▸ Actions to take:
- a) Answer these questions from the AliveCor article:
(i) What part of the phone does the mobile electrocardiogram system snap onto?
(ii) In what month will the new service hit the market?
(iii) Who is named as AliveCor's CEO?
- b) Set down the passage of the AliveCor article from "The new test" to "of atrial fibrillation.", word for word.

▸ Text under study:
______________________________

AliveCor hit a major turning point for its smartphone-based ECG technology with FDA clearance for a new algorithm that helps patients diagnose their own heart rhythms.
The new test uses AliveCor’s existing heart monitor to capture real-time heart rhythm readings via a mobile electrocardiogram system that snaps onto the back of the phone like a case. The new algorithm analyzes readings on the spot and tells patients if the system detects signs of atrial fibrillation.
Patients can take the readings to their doctors for confirmation or use AliveCor’s in-app ‘over-read’ service to request further review of their data. The new service will hit the market in September, according to a company announcement.
The latest FDA milestone is an important part of of AliveCor’s larger vision to turn data into insight by gathering more lifestyle and environmental information from patients as they take their heart rhythm readings.
"What nobody has been able to do up until now is to analyze whether the nature of the atrial fibrillation or the frequency of the atrial fibrillation can be related to certain circumstances, or does it represent a natural progression of this particular illness?" AliveCor CEO Euan Thomson told MassDevice.com in an in-depth interview earlier this year. "Do the characteristics of the atrial fibrillation and that change over time correspond to certain changes in the patient that should be monitored or should impact the type of treatment that they get? As we continue to develop this stream of data, what we will be able to do is to investigate and experiment with that type of concept – can we predict atrial fibrillation? Can we even, for example, in a patient whose ECG or a person or a consumer whose ECG is apparently normal, if we monitor that over a period of time can we spot characteristics that nobody has been able to see before and predict that atrial fibrillation is imminent and be more proactive in the ways in which they are treated and merged? Those are the long-term gains for a company of this sort, developing new insights from very large quantities of data."

______________________________

[Items from a data source]
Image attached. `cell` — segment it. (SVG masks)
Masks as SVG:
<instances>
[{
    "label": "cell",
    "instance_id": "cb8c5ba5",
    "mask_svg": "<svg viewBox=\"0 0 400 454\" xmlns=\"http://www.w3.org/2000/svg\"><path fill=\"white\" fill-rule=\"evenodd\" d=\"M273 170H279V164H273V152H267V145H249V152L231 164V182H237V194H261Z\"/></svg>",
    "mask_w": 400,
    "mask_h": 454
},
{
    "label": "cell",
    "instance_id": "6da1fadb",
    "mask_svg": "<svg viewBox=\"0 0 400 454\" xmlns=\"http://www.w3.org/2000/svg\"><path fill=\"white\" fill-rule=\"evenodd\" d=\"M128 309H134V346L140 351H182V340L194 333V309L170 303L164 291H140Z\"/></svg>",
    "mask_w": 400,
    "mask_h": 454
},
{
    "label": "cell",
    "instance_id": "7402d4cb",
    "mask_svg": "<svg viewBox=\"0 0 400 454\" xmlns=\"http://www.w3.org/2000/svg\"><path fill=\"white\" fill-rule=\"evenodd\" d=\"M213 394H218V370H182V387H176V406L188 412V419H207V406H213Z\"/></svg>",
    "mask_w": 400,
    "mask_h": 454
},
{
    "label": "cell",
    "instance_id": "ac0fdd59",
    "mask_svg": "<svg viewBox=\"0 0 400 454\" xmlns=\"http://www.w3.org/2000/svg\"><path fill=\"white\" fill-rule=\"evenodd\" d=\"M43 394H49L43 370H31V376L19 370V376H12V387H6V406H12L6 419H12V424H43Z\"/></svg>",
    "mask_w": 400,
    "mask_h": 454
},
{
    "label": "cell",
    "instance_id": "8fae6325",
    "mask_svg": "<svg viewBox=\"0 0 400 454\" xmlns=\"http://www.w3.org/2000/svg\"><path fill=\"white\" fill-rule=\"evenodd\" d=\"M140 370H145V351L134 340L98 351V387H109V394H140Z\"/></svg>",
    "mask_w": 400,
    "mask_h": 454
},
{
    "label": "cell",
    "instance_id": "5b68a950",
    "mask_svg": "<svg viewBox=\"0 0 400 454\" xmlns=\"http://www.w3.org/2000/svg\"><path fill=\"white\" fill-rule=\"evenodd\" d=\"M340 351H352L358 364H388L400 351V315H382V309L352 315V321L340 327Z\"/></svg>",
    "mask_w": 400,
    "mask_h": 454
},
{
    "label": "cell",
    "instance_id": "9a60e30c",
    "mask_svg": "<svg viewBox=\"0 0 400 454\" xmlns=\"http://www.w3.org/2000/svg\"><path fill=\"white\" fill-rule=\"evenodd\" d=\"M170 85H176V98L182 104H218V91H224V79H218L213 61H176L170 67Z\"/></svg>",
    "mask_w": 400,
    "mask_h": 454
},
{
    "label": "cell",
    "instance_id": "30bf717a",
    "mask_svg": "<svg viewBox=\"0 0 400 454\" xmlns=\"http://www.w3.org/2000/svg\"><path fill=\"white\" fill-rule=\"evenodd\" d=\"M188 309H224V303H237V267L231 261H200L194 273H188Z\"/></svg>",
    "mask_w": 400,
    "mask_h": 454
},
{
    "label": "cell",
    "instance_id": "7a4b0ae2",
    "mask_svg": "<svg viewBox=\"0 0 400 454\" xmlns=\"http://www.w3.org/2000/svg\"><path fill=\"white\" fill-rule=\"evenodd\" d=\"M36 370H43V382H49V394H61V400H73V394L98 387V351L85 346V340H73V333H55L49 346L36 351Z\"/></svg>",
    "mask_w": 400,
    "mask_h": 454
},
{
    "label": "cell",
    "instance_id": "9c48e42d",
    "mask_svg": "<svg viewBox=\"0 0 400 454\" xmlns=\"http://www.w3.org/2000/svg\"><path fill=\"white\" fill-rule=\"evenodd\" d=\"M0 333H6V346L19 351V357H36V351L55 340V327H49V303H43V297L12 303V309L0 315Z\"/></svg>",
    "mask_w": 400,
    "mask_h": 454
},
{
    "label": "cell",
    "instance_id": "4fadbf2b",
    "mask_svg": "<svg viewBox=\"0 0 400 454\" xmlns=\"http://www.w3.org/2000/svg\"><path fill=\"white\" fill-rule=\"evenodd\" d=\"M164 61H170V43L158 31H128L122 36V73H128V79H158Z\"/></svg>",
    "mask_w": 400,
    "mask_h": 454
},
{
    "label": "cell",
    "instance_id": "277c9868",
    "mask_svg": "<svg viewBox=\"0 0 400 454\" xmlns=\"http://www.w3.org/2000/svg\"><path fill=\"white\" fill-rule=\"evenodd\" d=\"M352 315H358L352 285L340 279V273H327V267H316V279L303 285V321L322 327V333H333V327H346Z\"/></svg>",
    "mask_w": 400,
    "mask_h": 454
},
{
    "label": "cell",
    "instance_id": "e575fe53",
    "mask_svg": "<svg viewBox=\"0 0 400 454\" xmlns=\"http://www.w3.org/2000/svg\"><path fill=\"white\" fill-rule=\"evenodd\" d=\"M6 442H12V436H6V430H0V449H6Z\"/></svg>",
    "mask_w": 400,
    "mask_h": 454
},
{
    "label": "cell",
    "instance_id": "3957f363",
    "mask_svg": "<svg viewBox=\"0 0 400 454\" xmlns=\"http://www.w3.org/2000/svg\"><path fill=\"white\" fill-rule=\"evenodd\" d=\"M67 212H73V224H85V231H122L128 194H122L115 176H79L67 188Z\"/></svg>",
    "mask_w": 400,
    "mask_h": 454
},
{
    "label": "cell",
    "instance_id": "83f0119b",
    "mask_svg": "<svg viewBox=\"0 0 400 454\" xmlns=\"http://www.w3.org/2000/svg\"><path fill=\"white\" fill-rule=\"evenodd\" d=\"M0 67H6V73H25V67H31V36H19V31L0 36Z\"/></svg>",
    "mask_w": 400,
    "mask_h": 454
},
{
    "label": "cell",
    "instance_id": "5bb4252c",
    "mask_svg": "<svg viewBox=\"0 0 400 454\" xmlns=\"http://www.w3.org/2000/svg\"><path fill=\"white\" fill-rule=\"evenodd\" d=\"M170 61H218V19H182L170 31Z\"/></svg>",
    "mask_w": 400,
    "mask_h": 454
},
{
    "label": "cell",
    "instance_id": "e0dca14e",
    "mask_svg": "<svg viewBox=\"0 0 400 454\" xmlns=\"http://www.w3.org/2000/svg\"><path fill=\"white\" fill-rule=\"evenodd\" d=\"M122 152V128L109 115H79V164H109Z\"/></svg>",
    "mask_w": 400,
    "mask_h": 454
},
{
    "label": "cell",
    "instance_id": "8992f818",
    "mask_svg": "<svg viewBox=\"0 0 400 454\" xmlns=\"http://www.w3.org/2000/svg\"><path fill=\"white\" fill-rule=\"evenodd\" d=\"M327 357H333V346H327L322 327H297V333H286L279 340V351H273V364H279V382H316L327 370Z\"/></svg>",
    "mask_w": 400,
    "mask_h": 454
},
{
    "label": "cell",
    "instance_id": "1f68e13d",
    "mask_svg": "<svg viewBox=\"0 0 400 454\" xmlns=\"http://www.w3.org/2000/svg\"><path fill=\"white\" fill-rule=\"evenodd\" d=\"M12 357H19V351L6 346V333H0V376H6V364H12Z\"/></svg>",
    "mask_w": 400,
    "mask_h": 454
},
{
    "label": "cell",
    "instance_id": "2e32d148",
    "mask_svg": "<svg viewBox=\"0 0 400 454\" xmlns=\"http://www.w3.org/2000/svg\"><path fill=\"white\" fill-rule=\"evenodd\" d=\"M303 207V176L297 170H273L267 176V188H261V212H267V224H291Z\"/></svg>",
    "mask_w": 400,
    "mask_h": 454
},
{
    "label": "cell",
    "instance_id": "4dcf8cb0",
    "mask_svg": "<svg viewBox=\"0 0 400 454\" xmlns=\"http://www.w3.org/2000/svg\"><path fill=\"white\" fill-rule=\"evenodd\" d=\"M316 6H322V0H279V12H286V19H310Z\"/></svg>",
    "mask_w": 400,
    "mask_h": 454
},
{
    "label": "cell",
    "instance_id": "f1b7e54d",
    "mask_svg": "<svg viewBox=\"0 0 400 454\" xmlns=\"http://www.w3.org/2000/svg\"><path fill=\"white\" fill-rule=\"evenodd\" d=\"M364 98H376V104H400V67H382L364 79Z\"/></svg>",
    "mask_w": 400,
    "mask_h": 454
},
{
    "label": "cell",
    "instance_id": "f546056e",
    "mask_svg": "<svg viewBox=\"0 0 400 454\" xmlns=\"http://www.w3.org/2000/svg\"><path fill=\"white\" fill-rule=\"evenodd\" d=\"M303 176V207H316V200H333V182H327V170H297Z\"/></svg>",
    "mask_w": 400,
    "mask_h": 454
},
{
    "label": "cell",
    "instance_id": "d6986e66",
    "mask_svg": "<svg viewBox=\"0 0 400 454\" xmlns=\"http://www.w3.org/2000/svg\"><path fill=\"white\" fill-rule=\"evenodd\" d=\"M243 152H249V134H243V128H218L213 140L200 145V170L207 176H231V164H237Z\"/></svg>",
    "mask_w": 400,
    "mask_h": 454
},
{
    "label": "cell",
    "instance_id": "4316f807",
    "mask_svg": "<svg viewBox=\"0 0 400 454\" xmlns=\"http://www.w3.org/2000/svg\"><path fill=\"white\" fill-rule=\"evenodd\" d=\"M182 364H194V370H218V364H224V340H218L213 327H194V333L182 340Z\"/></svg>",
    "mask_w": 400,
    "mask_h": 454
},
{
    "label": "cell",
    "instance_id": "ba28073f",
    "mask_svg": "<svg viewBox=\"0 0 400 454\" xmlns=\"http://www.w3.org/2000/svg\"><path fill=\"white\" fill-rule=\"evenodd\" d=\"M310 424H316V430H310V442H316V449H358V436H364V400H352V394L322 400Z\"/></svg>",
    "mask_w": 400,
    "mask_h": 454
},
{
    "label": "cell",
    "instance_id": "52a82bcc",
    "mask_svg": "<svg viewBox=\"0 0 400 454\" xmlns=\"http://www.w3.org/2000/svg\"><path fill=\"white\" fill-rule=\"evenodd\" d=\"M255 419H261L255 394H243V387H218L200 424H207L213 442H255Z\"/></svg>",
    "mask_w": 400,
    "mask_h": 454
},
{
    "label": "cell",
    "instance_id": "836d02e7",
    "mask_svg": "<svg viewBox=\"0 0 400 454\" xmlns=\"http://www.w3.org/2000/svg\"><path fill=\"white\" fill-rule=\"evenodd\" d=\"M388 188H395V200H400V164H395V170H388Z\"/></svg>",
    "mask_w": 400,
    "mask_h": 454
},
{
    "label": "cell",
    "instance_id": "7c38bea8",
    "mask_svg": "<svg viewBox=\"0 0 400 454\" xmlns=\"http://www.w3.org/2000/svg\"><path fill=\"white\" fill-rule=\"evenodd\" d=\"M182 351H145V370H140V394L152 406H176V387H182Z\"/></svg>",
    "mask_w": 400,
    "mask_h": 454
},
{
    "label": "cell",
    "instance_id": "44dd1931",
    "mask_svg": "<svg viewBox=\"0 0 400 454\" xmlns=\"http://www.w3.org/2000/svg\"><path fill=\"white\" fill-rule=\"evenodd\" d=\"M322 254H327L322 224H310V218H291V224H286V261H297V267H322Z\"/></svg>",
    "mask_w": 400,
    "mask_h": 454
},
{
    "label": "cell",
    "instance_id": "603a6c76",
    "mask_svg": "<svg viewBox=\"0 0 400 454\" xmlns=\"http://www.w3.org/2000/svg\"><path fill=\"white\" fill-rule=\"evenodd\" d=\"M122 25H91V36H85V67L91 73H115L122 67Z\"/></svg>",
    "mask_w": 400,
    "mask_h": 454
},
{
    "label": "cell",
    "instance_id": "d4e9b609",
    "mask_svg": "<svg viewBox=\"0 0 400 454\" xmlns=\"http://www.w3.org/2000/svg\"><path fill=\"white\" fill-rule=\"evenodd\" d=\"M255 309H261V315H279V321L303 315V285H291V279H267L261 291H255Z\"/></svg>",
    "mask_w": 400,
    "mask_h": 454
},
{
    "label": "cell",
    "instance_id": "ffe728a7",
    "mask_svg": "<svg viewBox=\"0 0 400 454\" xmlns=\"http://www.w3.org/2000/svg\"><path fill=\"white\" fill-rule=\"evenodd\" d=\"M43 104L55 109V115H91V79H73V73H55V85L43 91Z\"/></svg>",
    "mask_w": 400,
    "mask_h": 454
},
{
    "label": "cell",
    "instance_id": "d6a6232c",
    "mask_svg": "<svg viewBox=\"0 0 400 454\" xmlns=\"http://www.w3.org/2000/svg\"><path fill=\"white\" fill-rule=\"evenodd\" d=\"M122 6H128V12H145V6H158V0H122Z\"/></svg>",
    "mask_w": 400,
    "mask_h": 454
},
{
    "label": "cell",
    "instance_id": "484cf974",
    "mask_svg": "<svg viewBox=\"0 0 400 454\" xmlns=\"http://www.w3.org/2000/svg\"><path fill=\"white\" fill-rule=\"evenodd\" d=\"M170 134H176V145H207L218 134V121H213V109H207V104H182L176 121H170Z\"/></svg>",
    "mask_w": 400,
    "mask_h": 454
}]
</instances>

______________________________

▸ Results of the tasks:
- a)
(i) The back of the phone, like a case.
(ii) September.
(iii) Euan Thomson.

- b)
The new test uses AliveCor’s existing heart monitor to capture real-time heart rhythm readings via a mobile electrocardiogram system that snaps onto the back of the phone like a case. The new algorithm analyzes readings on the spot and tells patients if the system detects signs of atrial fibrillation.